# Soft dutchman cut?



## beastmaster (Dec 29, 2010)

I saw a video on you tube of a cut called the soft Dutchman. It was used to redirect a leaner almost 180% opposite of the lean. The face cut is undermined on one side and some of the hinge is cut through on one side. I want to try it my self, first leaner I get to drop that is in the wide open. I like adding new stuff to my inventory. I don't see a situation where I would use it, but you never know.
Any way. I'm not sure which direction the face cut would be made. The slits in the face is what turns it, I'm thinking as far in the direction you want it to go, yet sill fall on its own. Any one familiar with it and could give me a little advice I'd be grateful. Beastmaster


----------



## oldirty (Dec 29, 2010)

those slits are steps. as the tree makes its turn she more or less is stepping down into the face cut. 

being a climber is tough to get the opportunity to make felling cuts like that because more or less anything we question we either climb it or put lines into it for pull due to whatever is in the lay and that is why we are there cause it needs to be climbed... i'd guess that technique needs a few tree to perfect before you can start laying trees over backwards passed the gazebo and next to the chipper!!

not sure how great it would work in a hardwood but in a nice soft conifer it'd work the balls.

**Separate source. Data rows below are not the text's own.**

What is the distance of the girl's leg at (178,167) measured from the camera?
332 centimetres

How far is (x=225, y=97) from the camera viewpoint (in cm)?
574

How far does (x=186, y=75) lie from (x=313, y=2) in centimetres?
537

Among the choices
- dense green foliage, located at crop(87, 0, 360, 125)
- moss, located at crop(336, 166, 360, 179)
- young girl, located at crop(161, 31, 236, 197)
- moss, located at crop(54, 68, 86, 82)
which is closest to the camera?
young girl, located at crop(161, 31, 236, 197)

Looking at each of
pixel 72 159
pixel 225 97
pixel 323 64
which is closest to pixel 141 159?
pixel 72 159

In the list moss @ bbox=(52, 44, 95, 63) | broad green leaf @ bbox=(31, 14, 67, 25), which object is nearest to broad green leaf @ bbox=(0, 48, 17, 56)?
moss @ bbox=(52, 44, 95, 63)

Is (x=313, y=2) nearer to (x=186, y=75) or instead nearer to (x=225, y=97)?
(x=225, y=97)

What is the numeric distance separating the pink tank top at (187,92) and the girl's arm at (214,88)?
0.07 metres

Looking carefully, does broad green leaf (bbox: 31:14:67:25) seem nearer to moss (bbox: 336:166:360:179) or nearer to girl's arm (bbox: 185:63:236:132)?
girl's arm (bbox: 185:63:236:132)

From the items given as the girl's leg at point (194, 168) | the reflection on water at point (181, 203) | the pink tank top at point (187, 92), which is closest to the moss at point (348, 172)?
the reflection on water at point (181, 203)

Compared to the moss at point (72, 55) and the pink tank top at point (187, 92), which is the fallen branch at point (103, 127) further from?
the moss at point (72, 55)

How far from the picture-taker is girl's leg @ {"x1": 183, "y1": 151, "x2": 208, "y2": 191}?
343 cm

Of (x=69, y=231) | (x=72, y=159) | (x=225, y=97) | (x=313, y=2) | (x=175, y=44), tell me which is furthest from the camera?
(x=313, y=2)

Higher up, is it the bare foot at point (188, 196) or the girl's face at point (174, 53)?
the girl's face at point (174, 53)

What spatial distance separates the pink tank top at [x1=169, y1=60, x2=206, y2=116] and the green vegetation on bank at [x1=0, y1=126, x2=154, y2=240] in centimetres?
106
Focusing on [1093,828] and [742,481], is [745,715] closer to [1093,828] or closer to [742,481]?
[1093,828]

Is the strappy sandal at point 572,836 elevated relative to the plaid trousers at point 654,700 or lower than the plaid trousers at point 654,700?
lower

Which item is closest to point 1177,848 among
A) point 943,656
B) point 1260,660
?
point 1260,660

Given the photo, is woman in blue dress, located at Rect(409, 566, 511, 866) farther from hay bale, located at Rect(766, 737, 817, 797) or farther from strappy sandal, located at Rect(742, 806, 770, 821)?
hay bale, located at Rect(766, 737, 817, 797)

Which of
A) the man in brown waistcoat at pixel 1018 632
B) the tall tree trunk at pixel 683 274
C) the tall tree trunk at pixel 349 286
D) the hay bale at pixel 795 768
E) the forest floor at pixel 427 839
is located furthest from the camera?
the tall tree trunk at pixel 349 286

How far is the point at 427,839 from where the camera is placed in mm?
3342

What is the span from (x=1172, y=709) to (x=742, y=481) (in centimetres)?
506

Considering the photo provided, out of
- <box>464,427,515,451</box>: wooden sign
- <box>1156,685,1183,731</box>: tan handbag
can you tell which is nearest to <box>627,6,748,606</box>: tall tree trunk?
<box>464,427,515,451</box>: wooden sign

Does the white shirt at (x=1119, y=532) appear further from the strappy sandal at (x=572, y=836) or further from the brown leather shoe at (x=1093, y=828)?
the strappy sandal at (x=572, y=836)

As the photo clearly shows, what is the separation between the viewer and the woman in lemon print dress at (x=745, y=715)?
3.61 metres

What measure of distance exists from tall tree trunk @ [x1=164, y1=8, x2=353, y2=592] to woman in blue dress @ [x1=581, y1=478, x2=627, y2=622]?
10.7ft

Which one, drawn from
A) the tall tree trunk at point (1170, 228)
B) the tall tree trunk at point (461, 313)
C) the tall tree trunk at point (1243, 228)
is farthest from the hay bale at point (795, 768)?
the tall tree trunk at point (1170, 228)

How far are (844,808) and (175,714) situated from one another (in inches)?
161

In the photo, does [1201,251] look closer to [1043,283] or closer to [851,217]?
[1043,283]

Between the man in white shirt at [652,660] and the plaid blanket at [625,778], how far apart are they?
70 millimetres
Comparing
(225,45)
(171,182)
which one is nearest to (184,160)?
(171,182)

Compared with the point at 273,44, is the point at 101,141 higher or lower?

that guy has a bunch of great vids on the tube. some might cry that a few off the cuts are a bit hairy but i'd say its like watching a professional doing his thing. good stuff to watch. his voice is a riot!


----------



## justme23005 (Dec 29, 2010)

heres a link to one of the youtube videos



http://www.youtube.com/watch?v=uvVY5jaY9jg&NR=1


----------



## ducaticorse (Dec 29, 2010)

Cool vids for sure. And that cut is bad ass. I'd love to see a customers face if someone had the balls/stupidity to try and pull that one of with the lean going towards the house LOL.. Makes it look easy though, and all with no bulldozer and bull line like some guys do:jester:


----------



## trailduster2 (Dec 29, 2010)

ducaticorse said:


> and all with no bulldozer and bull line like some guys do:jester:


 
Now thats funny!!!!
Any way I also have wanted to try this technique. However all of my removals are close enough to the power lines that I never get the chance. I would recomend (sp) doing this out in the open where nothing can get damaged. I am sure you know that, just saying is all. I would like to do this several hundred time before I tried this in the places I work. 
Marc


----------



## beastmaster (Dec 29, 2010)

I don't chance even a easy drop if there is something that could get damaged. I always have a line in or whatever it needs to be safe. That being said, I could of used it last week at an arboretum we worked at. A big cedar came up rooted in the storm and had fell into a pine. The Cedar had three trunks coming out at BH. Not knowing if the pine was the only thing holding it up or not i carefully limb it so I could see what I had going on. I took the two main ones off and had a tall skinny one I limbed from the others. I didn't want to climb up there if I didnt have to. I ask a groundy earlier if i had a clear area to drop the stick and he said Si. I get down and see i have to move it almost 90deg. to the lean. We don't suppose to hurt any plants or trees here, and theres all kinds of stuff in the way. But I weighted the situation, My ass, or some bushes. I put a line in it, made a cut 90 deg. to the lean and told those hombres to pull and to keep moving back as if falls. I call that the prayer cut. I was praying she would clear and miss every thing. It landed perfect. I think that dutchman cut would of been perfect for that situation. Beastmaster


----------